Postawione zadanie A
Policz, w ilu wierszach poniższych wpisów występuje słowo „pyautogui”. Podaj wyłącznie tę liczbę.
──────────────────────────────
Polecamy Recenzje Przed premierą Publicystyka Warto zagrać Artykuły PREMIUM

Might & Magic: Heroes VII Publicystyka

Publicystyka 13 sierpnia 2014, 16:45

Widzieliśmy Might & Magic: Heroes VII – czy kultowa seria zmierza w dobrym kierunku?

Nieoczekiwana zapowiedź Might & Magic: Heroes VII zapewne zaskoczyła niejednego fana serii. Choć prezentacja na targach gamescom nie była długa, to udało nam się z niej wyłowić trochę informacji

Ubisoft nie rozpieszczał ostatnio fanów serii Heroes of Might and Magic. Owszem, dostaliśmy trzy duże dodatki do „szóstki” oraz online’ową wersję hitu (aktualnie intensywnie eksploatowaną przez beta-testerów), jednak brak informacji o kolejnej, pełnoprawnej odsłonie był mocno niepokojący. Tymczasem okazało się, że niemieckie studio Limbic Entertainment (twórcy Might & Magic X: Legacy) po cichu przygotowuje nową wersję Heroesów. Gra opracowywana jest już od dobrych kilkunastu miesięcy i zadebiutuje na rynku nie wcześniej niż w 2015 roku. „Siódemka” została po raz pierwszy zaprezentowana dziś na targach Gamescom, mogliśmy więc jako jedni z pierwszych na świecie zobaczyć ów produkt w akcji.
──────────────────────────────
Postawione zadanie B
Przepisz dosłownie fragment powyższego artykułu o Heroes VII, zaczynając od „Nieoczekiwana zapowiedź Might” i kończąc na „produkt w akcji.”.

Dane wejściowe
──────────────────────────────
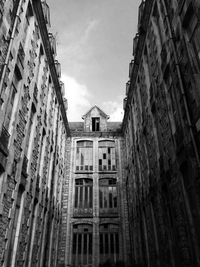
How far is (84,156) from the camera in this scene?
24172mm

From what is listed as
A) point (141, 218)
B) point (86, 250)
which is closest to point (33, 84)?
point (141, 218)

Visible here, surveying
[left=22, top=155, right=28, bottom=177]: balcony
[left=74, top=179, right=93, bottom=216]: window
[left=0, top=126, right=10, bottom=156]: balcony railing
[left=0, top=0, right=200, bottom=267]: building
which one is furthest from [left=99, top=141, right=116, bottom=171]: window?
[left=0, top=126, right=10, bottom=156]: balcony railing

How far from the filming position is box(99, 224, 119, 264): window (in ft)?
64.3

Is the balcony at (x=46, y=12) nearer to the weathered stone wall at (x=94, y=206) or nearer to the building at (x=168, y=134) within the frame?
the building at (x=168, y=134)

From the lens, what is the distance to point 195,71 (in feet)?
26.6

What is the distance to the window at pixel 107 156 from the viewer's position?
77.4ft

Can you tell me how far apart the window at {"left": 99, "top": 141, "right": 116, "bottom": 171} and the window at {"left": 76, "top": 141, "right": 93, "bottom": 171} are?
988 mm

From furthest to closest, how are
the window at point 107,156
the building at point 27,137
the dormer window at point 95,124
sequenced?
the dormer window at point 95,124, the window at point 107,156, the building at point 27,137

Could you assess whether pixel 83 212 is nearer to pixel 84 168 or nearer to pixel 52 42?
pixel 84 168

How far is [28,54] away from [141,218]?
12.0m

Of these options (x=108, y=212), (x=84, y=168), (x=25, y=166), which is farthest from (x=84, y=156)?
(x=25, y=166)

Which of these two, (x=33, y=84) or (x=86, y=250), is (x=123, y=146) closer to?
(x=86, y=250)

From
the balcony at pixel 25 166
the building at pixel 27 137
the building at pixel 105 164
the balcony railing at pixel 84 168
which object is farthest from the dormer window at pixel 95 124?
the balcony at pixel 25 166

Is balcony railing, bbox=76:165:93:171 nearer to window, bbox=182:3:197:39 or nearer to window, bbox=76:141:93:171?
window, bbox=76:141:93:171
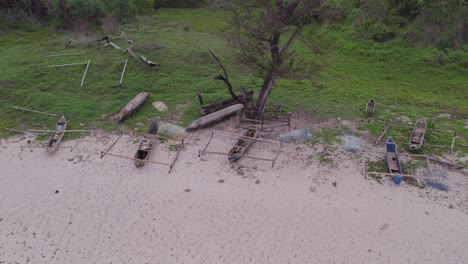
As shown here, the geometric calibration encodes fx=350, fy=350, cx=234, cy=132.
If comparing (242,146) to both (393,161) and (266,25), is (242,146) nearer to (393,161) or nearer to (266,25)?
(266,25)

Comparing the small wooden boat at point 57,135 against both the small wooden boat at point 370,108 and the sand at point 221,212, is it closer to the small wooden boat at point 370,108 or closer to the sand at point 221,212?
the sand at point 221,212

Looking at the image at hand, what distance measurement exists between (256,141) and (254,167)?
187cm

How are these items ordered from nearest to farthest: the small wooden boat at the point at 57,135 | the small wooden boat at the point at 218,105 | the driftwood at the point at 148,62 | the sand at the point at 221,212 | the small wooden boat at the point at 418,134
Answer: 1. the sand at the point at 221,212
2. the small wooden boat at the point at 418,134
3. the small wooden boat at the point at 57,135
4. the small wooden boat at the point at 218,105
5. the driftwood at the point at 148,62

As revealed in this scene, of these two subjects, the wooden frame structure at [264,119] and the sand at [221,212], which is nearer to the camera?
the sand at [221,212]

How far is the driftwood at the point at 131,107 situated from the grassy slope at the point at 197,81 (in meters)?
0.35

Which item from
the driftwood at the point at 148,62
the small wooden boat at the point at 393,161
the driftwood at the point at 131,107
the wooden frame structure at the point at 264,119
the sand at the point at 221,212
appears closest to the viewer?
the sand at the point at 221,212

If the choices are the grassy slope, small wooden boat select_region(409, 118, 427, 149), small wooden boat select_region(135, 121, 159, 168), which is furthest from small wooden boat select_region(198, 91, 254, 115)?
small wooden boat select_region(409, 118, 427, 149)

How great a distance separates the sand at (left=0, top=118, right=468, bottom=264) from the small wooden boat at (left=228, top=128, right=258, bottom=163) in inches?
14.6

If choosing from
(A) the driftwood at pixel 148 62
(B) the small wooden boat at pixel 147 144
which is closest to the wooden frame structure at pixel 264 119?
(B) the small wooden boat at pixel 147 144

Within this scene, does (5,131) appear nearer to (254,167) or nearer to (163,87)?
(163,87)

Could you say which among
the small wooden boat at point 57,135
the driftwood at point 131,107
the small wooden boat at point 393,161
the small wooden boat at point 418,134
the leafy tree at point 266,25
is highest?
the leafy tree at point 266,25

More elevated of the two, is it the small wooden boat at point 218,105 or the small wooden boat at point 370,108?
the small wooden boat at point 370,108

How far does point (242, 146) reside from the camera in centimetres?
1383

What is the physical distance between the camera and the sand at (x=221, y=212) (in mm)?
9822
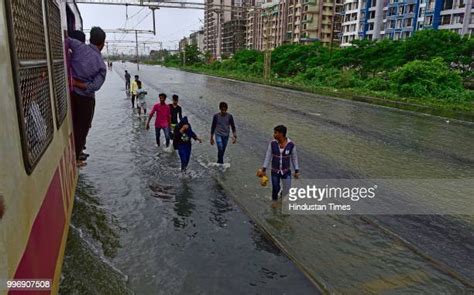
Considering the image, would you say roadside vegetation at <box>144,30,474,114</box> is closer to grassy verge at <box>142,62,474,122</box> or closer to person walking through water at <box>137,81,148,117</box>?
grassy verge at <box>142,62,474,122</box>

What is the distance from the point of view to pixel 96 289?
4.14 m

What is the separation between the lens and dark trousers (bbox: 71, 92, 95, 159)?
4045 millimetres

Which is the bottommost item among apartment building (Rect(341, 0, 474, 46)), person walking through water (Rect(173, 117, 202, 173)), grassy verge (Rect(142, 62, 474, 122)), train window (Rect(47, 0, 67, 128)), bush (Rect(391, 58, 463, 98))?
grassy verge (Rect(142, 62, 474, 122))

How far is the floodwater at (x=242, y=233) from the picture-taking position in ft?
14.2

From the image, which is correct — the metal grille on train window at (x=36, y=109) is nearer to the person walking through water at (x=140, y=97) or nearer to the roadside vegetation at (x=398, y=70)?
the person walking through water at (x=140, y=97)

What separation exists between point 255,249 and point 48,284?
3.31m

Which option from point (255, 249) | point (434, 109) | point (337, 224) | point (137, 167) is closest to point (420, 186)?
point (337, 224)

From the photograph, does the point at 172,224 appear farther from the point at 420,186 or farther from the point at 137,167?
the point at 420,186

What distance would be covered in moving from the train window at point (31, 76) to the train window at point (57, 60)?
0.99 feet

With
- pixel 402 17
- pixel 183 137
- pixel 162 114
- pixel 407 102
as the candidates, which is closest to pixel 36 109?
pixel 183 137

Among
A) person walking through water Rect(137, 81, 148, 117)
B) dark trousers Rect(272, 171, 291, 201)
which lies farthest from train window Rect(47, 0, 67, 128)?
person walking through water Rect(137, 81, 148, 117)

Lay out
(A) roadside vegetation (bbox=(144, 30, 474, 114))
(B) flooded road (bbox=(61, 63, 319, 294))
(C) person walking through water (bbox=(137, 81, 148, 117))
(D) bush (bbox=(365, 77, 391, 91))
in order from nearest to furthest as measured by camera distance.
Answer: (B) flooded road (bbox=(61, 63, 319, 294)), (C) person walking through water (bbox=(137, 81, 148, 117)), (A) roadside vegetation (bbox=(144, 30, 474, 114)), (D) bush (bbox=(365, 77, 391, 91))
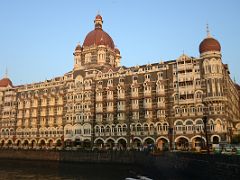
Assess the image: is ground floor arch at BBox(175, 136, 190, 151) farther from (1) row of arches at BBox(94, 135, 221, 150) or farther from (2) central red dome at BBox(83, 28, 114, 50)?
(2) central red dome at BBox(83, 28, 114, 50)

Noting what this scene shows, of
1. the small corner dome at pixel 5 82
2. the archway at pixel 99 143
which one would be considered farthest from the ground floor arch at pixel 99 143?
the small corner dome at pixel 5 82

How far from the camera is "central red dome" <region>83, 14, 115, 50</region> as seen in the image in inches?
3167

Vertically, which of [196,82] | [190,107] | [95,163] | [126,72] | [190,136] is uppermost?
[126,72]

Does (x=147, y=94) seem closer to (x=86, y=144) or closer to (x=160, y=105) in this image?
(x=160, y=105)

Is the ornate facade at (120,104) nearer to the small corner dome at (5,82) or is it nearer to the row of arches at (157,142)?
the row of arches at (157,142)

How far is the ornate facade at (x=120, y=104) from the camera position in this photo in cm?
5753

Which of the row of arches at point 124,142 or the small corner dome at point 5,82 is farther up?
the small corner dome at point 5,82

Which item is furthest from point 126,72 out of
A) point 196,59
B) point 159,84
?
point 196,59

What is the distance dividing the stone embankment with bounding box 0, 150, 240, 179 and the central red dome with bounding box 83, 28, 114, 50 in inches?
1311

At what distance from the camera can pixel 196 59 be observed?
60.0 meters

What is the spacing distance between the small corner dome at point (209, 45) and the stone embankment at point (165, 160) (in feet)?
83.8

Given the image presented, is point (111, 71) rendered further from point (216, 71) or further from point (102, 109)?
point (216, 71)

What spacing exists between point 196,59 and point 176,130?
16.5m

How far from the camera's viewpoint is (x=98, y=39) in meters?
80.8
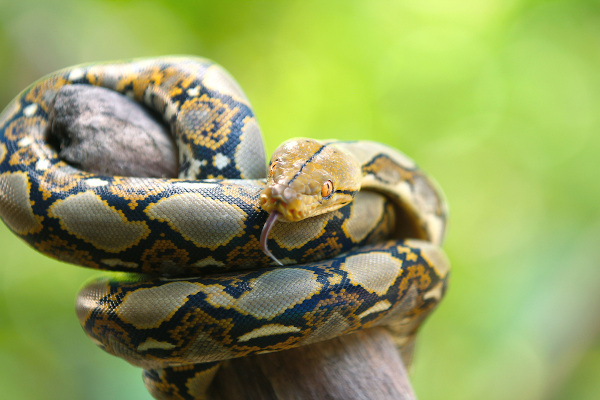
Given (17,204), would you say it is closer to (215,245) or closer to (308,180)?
(215,245)

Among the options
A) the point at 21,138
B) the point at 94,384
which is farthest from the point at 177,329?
the point at 94,384

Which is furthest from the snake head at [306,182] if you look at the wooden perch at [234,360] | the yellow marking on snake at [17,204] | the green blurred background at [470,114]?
the green blurred background at [470,114]

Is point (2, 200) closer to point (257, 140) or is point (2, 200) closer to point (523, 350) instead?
point (257, 140)

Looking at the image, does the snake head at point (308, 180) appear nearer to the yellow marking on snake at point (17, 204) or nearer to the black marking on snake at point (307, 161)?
the black marking on snake at point (307, 161)

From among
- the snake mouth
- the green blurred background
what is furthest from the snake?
the green blurred background

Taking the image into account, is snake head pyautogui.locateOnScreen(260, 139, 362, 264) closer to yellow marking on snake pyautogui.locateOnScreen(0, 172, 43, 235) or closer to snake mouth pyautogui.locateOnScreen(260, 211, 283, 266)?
snake mouth pyautogui.locateOnScreen(260, 211, 283, 266)

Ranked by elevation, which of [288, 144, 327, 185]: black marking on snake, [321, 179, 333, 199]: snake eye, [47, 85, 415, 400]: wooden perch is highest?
[288, 144, 327, 185]: black marking on snake
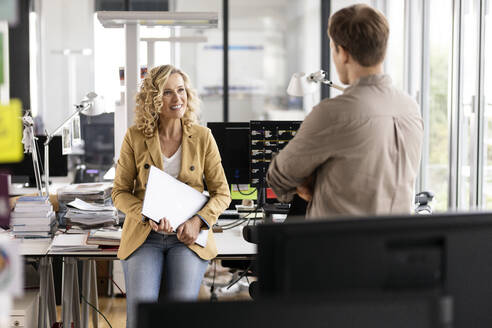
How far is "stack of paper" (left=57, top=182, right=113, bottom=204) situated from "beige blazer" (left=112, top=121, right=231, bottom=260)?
0.81m

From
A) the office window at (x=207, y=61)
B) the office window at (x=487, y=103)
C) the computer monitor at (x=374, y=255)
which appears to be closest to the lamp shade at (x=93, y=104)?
the office window at (x=487, y=103)

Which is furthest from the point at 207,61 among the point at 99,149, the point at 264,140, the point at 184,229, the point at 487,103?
the point at 184,229

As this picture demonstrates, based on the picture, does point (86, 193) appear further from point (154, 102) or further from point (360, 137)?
point (360, 137)

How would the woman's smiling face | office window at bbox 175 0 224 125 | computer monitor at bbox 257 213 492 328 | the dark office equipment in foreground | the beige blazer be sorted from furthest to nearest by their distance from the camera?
office window at bbox 175 0 224 125, the woman's smiling face, the beige blazer, computer monitor at bbox 257 213 492 328, the dark office equipment in foreground

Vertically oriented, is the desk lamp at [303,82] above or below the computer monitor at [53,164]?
above

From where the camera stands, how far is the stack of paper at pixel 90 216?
10.4 feet

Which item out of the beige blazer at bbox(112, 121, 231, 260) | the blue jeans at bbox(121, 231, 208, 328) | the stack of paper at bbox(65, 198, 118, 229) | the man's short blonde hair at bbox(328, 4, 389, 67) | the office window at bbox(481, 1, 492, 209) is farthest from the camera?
the office window at bbox(481, 1, 492, 209)

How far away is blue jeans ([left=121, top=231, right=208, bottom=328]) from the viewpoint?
8.10 feet

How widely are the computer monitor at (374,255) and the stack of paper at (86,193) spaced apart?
8.83ft

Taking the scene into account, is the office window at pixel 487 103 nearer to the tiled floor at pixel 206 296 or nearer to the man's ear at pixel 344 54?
the tiled floor at pixel 206 296

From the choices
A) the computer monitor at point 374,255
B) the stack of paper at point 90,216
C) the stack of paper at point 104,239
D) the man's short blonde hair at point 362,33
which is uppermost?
the man's short blonde hair at point 362,33

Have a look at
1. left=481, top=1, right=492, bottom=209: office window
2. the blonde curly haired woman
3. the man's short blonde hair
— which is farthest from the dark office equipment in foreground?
left=481, top=1, right=492, bottom=209: office window

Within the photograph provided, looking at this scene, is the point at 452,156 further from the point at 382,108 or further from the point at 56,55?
the point at 56,55

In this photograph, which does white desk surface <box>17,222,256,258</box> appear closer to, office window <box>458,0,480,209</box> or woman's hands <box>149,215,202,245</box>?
woman's hands <box>149,215,202,245</box>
──────────────────────────────
Gotowa odpowiedź A
2

Gotowa odpowiedź B
Nieoczekiwana zapowiedź Might & Magic: Heroes VII zapewne zaskoczyła niejednego fana serii. Choć prezentacja na targach gamescom nie była długa, to udało nam się z niej wyłowić trochę informacji

Ubisoft nie rozpieszczał ostatnio fanów serii Heroes of Might and Magic. Owszem, dostaliśmy trzy duże dodatki do „szóstki” oraz online’ową wersję hitu (aktualnie intensywnie eksploatowaną przez beta-testerów), jednak brak informacji o kolejnej, pełnoprawnej odsłonie był mocno niepokojący. Tymczasem okazało się, że niemieckie studio Limbic Entertainment (twórcy Might & Magic X: Legacy) po cichu przygotowuje nową wersję Heroesów. Gra opracowywana jest już od dobrych kilkunastu miesięcy i zadebiutuje na rynku nie wcześniej niż w 2015 roku. „Siódemka” została po raz pierwszy zaprezentowana dziś na targach Gamescom, mogliśmy więc jako jedni z pierwszych na świecie zobaczyć ów produkt w akcji.